- _WHAT IS BEING ASKED_:
Recast every line of the rows below as a Markdown table with the columns Number and Line. Number the lines in order and leave out the blank ones.
>> BEGIN DATA SUPPLIED
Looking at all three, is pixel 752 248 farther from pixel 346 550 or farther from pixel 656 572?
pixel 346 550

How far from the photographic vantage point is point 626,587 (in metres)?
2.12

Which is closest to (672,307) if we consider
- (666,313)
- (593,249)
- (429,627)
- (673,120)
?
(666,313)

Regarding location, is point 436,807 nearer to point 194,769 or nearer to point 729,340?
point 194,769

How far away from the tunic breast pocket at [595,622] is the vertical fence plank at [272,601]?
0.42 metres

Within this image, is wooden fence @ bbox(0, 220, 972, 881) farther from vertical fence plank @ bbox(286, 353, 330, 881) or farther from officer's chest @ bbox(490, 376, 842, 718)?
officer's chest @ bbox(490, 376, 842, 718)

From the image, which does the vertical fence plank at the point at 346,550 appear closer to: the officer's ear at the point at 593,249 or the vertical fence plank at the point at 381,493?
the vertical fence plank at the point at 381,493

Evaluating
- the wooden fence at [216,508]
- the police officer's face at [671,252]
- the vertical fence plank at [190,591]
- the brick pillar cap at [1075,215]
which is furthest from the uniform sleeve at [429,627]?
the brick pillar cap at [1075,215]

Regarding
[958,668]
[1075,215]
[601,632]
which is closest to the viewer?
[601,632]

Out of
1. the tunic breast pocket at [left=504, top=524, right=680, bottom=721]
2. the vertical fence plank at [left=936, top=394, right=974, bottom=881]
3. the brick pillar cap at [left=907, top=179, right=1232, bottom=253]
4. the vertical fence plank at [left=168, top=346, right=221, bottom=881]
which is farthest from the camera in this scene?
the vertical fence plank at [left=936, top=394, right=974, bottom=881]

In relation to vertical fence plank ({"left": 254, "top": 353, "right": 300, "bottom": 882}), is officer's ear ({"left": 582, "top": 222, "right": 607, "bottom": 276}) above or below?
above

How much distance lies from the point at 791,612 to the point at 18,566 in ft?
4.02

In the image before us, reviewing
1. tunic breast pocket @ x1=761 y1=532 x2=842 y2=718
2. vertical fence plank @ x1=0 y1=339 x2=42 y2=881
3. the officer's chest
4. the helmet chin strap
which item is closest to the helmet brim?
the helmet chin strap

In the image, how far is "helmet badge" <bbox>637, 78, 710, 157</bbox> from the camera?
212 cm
>> END DATA SUPPLIED
- _WRITTEN SOLUTION_:
| Number | Line |
|---|---|
| 1 | Looking at all three, is pixel 752 248 farther from pixel 346 550 or farther from pixel 656 572? |
| 2 | pixel 346 550 |
| 3 | How far from the photographic vantage point is point 626,587 (in metres)? |
| 4 | 2.12 |
| 5 | Which is closest to (672,307) if we consider |
| 6 | - (666,313) |
| 7 | - (593,249) |
| 8 | - (429,627) |
| 9 | - (673,120) |
| 10 | ? |
| 11 | (666,313) |
| 12 | Regarding location, is point 436,807 nearer to point 194,769 or nearer to point 729,340? |
| 13 | point 194,769 |
| 14 | How far away from the tunic breast pocket at [595,622] is the vertical fence plank at [272,601]? |
| 15 | 0.42 metres |
| 16 | Within this image, is wooden fence @ bbox(0, 220, 972, 881) farther from vertical fence plank @ bbox(286, 353, 330, 881) or farther from officer's chest @ bbox(490, 376, 842, 718)? |
| 17 | officer's chest @ bbox(490, 376, 842, 718) |
| 18 | From the image, which does the vertical fence plank at the point at 346,550 appear closer to: the officer's ear at the point at 593,249 or the vertical fence plank at the point at 381,493? |
| 19 | the vertical fence plank at the point at 381,493 |
| 20 | Evaluating |
| 21 | - the wooden fence at [216,508] |
| 22 | - the police officer's face at [671,252] |
| 23 | - the vertical fence plank at [190,591] |
| 24 | - the brick pillar cap at [1075,215] |
| 25 | which is furthest from the uniform sleeve at [429,627]? |
| 26 | the brick pillar cap at [1075,215] |
| 27 | Regarding |
| 28 | [958,668] |
| 29 | [1075,215] |
| 30 | [601,632] |
| 31 | which is closest to the viewer? |
| 32 | [601,632] |
| 33 | Out of |
| 34 | 1. the tunic breast pocket at [left=504, top=524, right=680, bottom=721] |
| 35 | 2. the vertical fence plank at [left=936, top=394, right=974, bottom=881] |
| 36 | 3. the brick pillar cap at [left=907, top=179, right=1232, bottom=253] |
| 37 | 4. the vertical fence plank at [left=168, top=346, right=221, bottom=881] |
| 38 | which is farthest from the camera in this scene? |
| 39 | the vertical fence plank at [left=936, top=394, right=974, bottom=881] |
| 40 | In relation to vertical fence plank ({"left": 254, "top": 353, "right": 300, "bottom": 882}), is officer's ear ({"left": 582, "top": 222, "right": 607, "bottom": 276}) above or below? |
| 41 | above |
| 42 | How much distance lies from the point at 791,612 to the point at 18,566 in ft? |
| 43 | 4.02 |
| 44 | In the image before us, reviewing |
| 45 | 1. tunic breast pocket @ x1=761 y1=532 x2=842 y2=718 |
| 46 | 2. vertical fence plank @ x1=0 y1=339 x2=42 y2=881 |
| 47 | 3. the officer's chest |
| 48 | 4. the helmet chin strap |
| 49 | which item is closest to the helmet brim? |
| 50 | the helmet chin strap |
| 51 | In the image, how far is "helmet badge" <bbox>637, 78, 710, 157</bbox> from the camera? |
| 52 | 212 cm |